The hidden entrance of 'Bar Leather Apron'
I have always tried to go to the top rated cocktail bar in each city that I have visited and the one over here was called ‘Bar Leather Apron’.  It was about a mile away in the heart of downtown and I decided to walk there.  It road took me along the waterfront, next to the pier with massive “cruise ships” and into what looked like the financial district.  The problem was locating the place, because there was no sign and there was nothing resembling a bar at the stated address.  I tried calling them, but reached a voicemail and now I was truly stuck.  I entered a high rise building and asked the security guard if he knew where the place was and to my surprise, he pointed upwards, saying I should go around the corner and up flight of stairs.  Now I found it and even though it had been just a few minutes past the opening, there were already several folks here.  I was directed to a table and ordered their signature drink, “E Ho’Opau Mai Tai” or “World’s Best Mai Tai”, apparently having won the award in 2015.  While it was quite good, I didn’t even think it was the best “Mai Tai” I have had this evening.  But, they made a production out of presenting it, with smoke and all the pretentiousness that the best bar in the city carries.  People were now coming in droves, including a group who said that they had come straight from the airport – my kind of people.  I called an ‘Uber’ back to my hotel, making sure I identified a landmark first, and arrived with plenty of time to spare before my dinner.

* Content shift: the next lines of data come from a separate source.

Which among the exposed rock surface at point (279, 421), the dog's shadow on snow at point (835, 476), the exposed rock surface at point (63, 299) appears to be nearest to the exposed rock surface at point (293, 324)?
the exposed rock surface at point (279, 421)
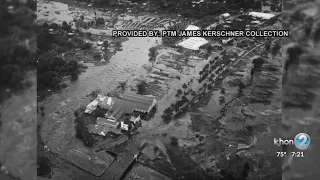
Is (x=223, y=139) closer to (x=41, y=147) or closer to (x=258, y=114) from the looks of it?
(x=258, y=114)

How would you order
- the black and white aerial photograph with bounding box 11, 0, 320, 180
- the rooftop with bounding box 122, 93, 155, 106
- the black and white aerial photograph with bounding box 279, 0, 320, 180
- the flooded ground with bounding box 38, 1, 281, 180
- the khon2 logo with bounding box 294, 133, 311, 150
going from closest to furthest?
the khon2 logo with bounding box 294, 133, 311, 150
the black and white aerial photograph with bounding box 279, 0, 320, 180
the black and white aerial photograph with bounding box 11, 0, 320, 180
the flooded ground with bounding box 38, 1, 281, 180
the rooftop with bounding box 122, 93, 155, 106

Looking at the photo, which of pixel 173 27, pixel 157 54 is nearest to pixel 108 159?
pixel 157 54

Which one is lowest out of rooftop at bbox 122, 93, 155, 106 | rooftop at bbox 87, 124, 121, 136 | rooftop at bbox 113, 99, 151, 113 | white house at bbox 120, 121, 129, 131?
rooftop at bbox 87, 124, 121, 136

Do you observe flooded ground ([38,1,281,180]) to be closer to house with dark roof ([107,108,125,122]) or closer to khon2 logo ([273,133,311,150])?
house with dark roof ([107,108,125,122])

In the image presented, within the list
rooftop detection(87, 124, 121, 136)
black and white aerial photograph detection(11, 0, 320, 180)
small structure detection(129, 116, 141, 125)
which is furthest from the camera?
small structure detection(129, 116, 141, 125)

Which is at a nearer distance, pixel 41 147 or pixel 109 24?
pixel 41 147

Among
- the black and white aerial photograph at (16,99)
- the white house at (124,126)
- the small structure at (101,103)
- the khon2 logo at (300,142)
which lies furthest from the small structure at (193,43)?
the khon2 logo at (300,142)

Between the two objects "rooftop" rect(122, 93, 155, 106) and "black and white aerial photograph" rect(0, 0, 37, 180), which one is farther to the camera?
"rooftop" rect(122, 93, 155, 106)

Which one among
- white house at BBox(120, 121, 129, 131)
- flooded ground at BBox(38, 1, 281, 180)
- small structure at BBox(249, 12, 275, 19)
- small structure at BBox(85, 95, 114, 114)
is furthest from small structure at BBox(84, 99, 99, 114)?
small structure at BBox(249, 12, 275, 19)

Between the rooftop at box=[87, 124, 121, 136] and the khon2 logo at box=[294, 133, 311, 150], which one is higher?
the khon2 logo at box=[294, 133, 311, 150]
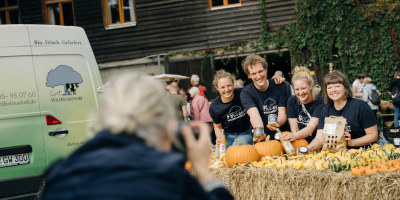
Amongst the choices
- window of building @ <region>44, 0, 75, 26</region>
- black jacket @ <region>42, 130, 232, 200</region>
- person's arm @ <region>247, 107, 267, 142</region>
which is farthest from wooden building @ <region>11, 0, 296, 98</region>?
black jacket @ <region>42, 130, 232, 200</region>

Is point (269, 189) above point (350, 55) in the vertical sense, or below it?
below

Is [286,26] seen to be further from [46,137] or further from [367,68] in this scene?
[46,137]

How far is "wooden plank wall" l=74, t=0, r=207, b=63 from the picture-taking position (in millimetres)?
11656

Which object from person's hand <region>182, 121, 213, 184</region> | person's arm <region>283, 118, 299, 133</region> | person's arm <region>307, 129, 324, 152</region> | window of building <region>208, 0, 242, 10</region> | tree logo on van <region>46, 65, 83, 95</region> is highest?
window of building <region>208, 0, 242, 10</region>

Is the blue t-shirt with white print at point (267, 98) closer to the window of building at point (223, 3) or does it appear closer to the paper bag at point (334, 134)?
the paper bag at point (334, 134)

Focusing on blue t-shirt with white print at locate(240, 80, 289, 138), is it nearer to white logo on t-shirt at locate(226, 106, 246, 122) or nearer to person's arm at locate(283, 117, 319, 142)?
white logo on t-shirt at locate(226, 106, 246, 122)

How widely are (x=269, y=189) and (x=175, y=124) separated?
2.25 meters

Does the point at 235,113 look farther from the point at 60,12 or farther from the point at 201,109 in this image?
the point at 60,12

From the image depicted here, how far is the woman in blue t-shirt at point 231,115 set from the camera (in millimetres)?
4184

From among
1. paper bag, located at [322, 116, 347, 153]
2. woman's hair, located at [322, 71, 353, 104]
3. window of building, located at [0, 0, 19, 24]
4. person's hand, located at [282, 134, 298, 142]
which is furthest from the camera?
window of building, located at [0, 0, 19, 24]

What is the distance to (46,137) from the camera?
401cm

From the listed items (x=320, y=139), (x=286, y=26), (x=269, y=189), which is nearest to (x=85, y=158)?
(x=269, y=189)

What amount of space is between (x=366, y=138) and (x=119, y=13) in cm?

And the hidden entrance of 'Vintage Cave Club'
In my research, ‘Vintage Cave Club’, had been identified as the most exclusive place in the city; with President Obama and the First Lady having dined there.  Initially I had made a reservation for later in the evening, but with my early morning wake up call, I had moved it to 7 pm.  I walked over to the mall as before and descended down to the basement. Once again, I was unable to see the place and so called them.  I waited outside ‘Barnes & Nobel’ and very soon a lady appeared and guided me towards a narrow alley.  I entered though some doors and into an elevator that deposited me one floor up, meaning that they could have had their entrance in a much more respectable location. But where’s the fun in that?  The interior looked like a dungeon…and a museum.  There were paintings and display cases lined up against arched brick walls and the only thing missing was flaming torches.  I loved it.

The interior
The service was excellent, as can be expected of a top notch place, though we did not start off well.  I ordered an ‘Old Fashioned’ and when it appeared in a glass full of ice cubes, I asked the server to make it with just one big one…as this drink should be.  When he said that they did not have it, I said that I would change my order.  Now, this was me being a jerk, but I was also paying a fair sum for this experience.  While I would never do this is a normal bar, any place who claims to be known for their cocktails or a place like this which charges one an arm and a leg, should know better.  The dinner itself was outstanding and well worth the visit.  At the end I emerged into the same alley, climbed up the stairs, and through the mall towards my hotel.  I was back at a decent hour and if today had been a long day, tomorrow would be even longer.